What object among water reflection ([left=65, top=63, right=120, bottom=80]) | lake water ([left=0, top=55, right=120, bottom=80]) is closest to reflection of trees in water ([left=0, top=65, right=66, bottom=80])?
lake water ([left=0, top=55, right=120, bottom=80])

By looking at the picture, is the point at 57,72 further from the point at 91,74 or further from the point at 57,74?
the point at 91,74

---

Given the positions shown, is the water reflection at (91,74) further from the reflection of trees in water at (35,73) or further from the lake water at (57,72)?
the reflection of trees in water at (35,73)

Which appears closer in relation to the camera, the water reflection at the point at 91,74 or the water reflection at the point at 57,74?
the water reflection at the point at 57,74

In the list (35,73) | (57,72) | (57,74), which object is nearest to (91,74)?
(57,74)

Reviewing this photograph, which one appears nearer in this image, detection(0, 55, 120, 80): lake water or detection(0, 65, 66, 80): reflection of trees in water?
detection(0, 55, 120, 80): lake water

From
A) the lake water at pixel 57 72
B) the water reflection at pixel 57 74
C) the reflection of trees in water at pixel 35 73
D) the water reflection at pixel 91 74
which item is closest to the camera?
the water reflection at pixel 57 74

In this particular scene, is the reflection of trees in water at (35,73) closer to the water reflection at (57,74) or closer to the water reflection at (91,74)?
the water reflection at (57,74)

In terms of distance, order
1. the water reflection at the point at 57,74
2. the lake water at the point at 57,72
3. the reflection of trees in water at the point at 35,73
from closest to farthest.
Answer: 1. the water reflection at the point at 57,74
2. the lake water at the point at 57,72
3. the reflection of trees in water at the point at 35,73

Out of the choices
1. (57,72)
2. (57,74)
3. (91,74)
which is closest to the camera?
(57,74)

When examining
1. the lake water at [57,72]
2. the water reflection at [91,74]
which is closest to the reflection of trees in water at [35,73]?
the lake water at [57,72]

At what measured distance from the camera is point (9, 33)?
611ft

---

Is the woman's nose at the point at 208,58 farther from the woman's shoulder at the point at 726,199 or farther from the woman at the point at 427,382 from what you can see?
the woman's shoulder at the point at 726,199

#### YOUR GOAL
Pull out every line of the records that contains the string "closer", matching case exactly, and list those lines in their original order.

#### COMPLETE OUTPUT
Which appears closer in relation to the camera, the water reflection at the point at 91,74 or the water reflection at the point at 57,74?
In this particular scene, is the reflection of trees in water at (35,73) closer to the water reflection at (57,74) or closer to the water reflection at (91,74)?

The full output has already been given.